▸ **DIRECTIONS FOR THIS TASK**
In the records below, begin at the line containing "[volunteer wildlife ID]" and end at the line containing "label granularity: sequence-level"; quote every line in that span exactly, including both boundary lines, and no others.

Dataset entries:

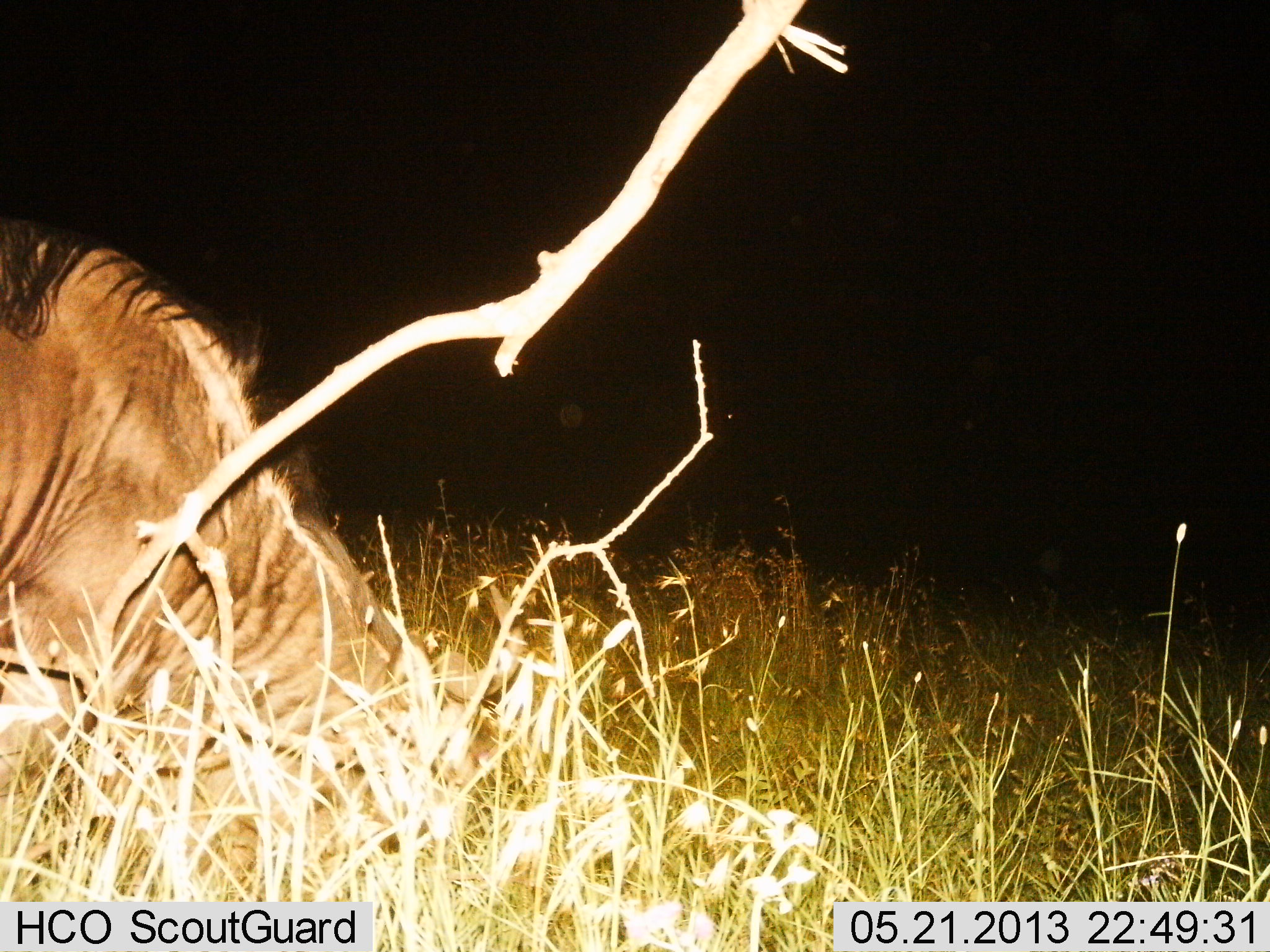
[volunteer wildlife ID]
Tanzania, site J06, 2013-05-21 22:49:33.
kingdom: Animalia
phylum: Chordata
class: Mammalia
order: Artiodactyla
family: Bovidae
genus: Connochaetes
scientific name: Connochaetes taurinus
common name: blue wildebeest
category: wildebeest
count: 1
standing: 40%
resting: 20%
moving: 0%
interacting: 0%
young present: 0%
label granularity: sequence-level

* * *

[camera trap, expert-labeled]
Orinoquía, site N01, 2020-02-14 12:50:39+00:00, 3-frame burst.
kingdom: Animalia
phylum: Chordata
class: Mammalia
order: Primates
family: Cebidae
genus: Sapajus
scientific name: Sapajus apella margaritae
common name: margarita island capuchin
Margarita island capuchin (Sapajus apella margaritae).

▸ **TASK ANSWER**
[volunteer wildlife ID]
Tanzania, site J06, 2013-05-21 22:49:33.
kingdom: Animalia
phylum: Chordata
class: Mammalia
order: Artiodactyla
family: Bovidae
genus: Connochaetes
scientific name: Connochaetes taurinus
common name: blue wildebeest
category: wildebeest
count: 1
standing: 40%
resting: 20%
moving: 0%
interacting: 0%
young present: 0%
label granularity: sequence-level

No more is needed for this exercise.